Durante un acto celebrado en una academia de policía en Nueva York, Trump afirmó que la medida se produciría después de que Estados Unidos termine de derrotar a Irán.
“Después de que terminemos de derrotar a Irán, que está siendo muy derrotado, muy pronto declararé el estrecho de Ormuz territorio de Estados Unidos”, sostuvo el mandatario.
La declaración ocurre mientras el tránsito marítimo por esta estratégica vía se encuentra severamente afectado por el conflicto. Antes de la guerra, por el estrecho circulaba aproximadamente una quinta parte de las exportaciones mundiales de petróleo, lo que convierte a la zona en un punto fundamental para el mercado energético internacional.
Trump también defendió el bloqueo naval impuesto por Estados Unidos a Irán y señaló que los estadounidenses deberán aceptar precios más elevados de los combustibles como parte del costo de impedir que Teherán desarrolle armas nucleares.
Irán rechaza cualquier intento de control
La posibilidad de que Estados Unidos reclame el estrecho ha generado nuevas tensiones con Irán. El estratégico paso marítimo se encuentra entre Irán y Omán, y Washington no ha explicado mediante qué mecanismo pretende convertirlo en territorio estadounidense.

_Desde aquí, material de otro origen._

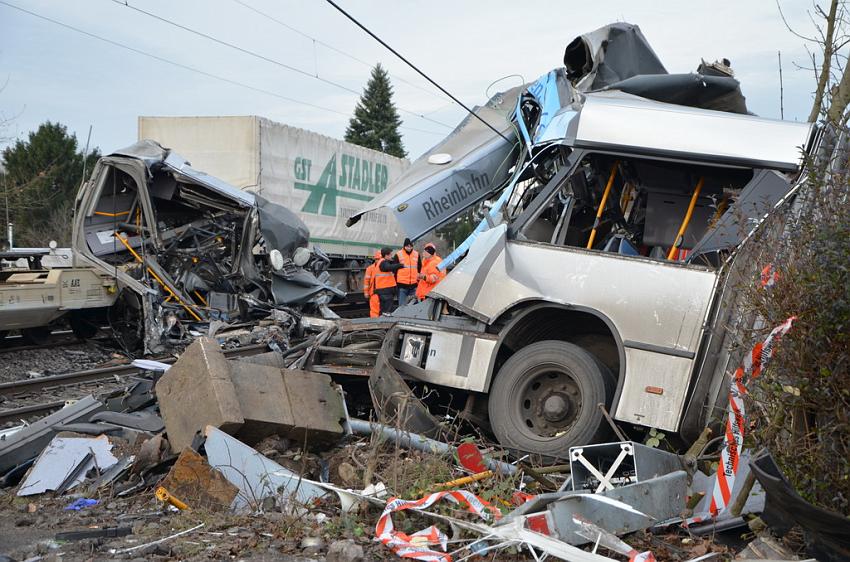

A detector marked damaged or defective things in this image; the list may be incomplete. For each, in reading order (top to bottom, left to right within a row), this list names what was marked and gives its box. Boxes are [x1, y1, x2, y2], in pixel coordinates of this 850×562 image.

bent metal [420, 172, 486, 220]
destroyed bus [346, 24, 820, 458]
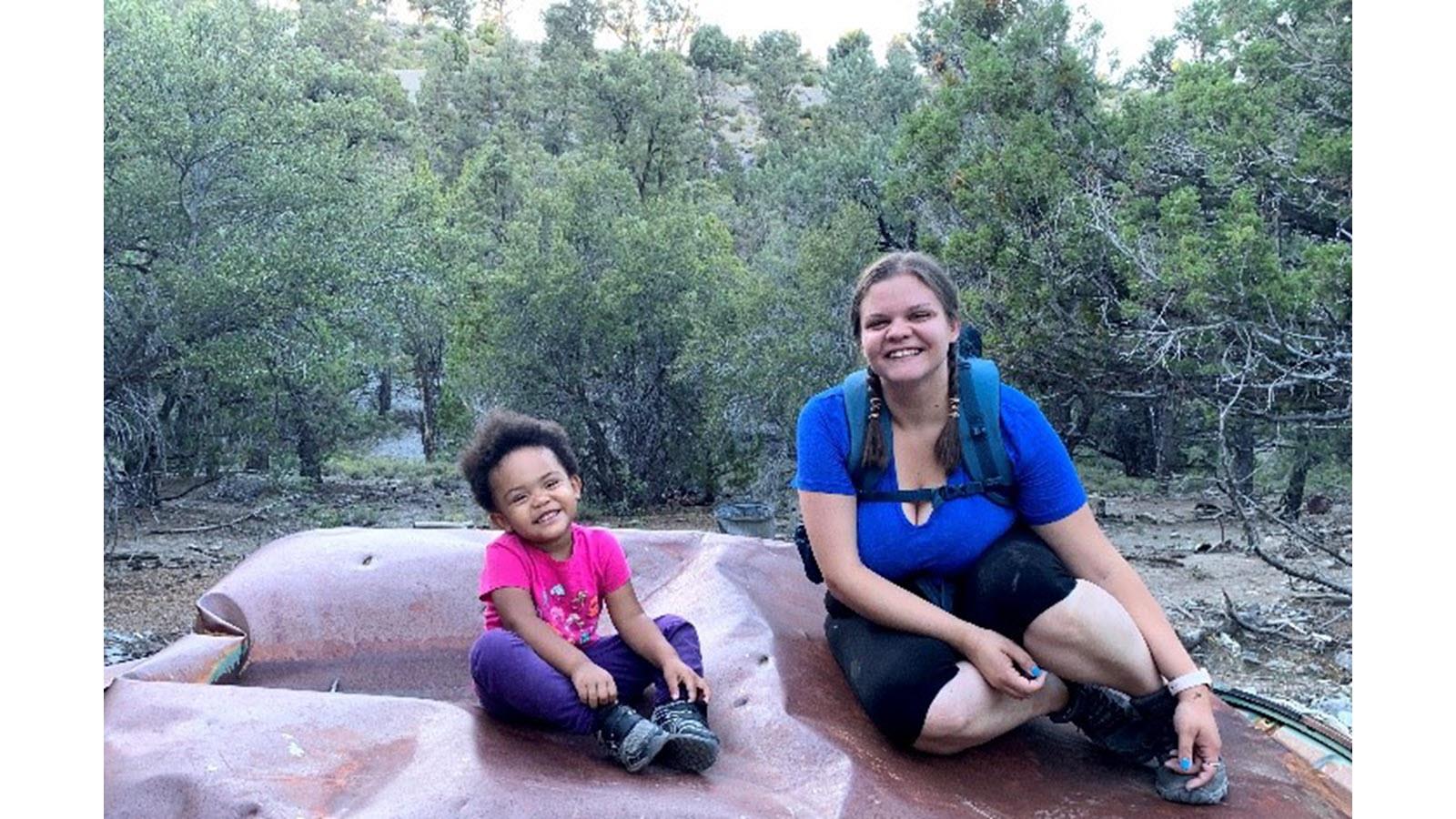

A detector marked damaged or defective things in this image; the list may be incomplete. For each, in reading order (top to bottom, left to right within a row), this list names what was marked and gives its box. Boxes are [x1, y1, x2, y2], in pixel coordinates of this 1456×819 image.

La situación se produce mientras las negociaciones para alcanzar un alto el fuego entre Estados Unidos e Irán permanecen estancadas. El control y la reapertura del estrecho de Ormuz se han convertido en uno de los principales puntos de conflicto en las conversaciones.
El estrecho conecta el golfo Pérsico con el golfo de Omán y constituye una de las principales rutas mundiales para el transporte de petróleo y gas. La reducción del tráfico marítimo ya ha provocado presiones sobre los mercados energéticos y mantiene la incertidumbre sobre el comportamiento de los precios internacionales.
La declaración de Trump representa un nuevo desafío diplomático y podría incrementar todavía más la tensión entre Washington y Teherán, en momentos en que la comunidad internacional busca evitar una mayor escalada del conflicto.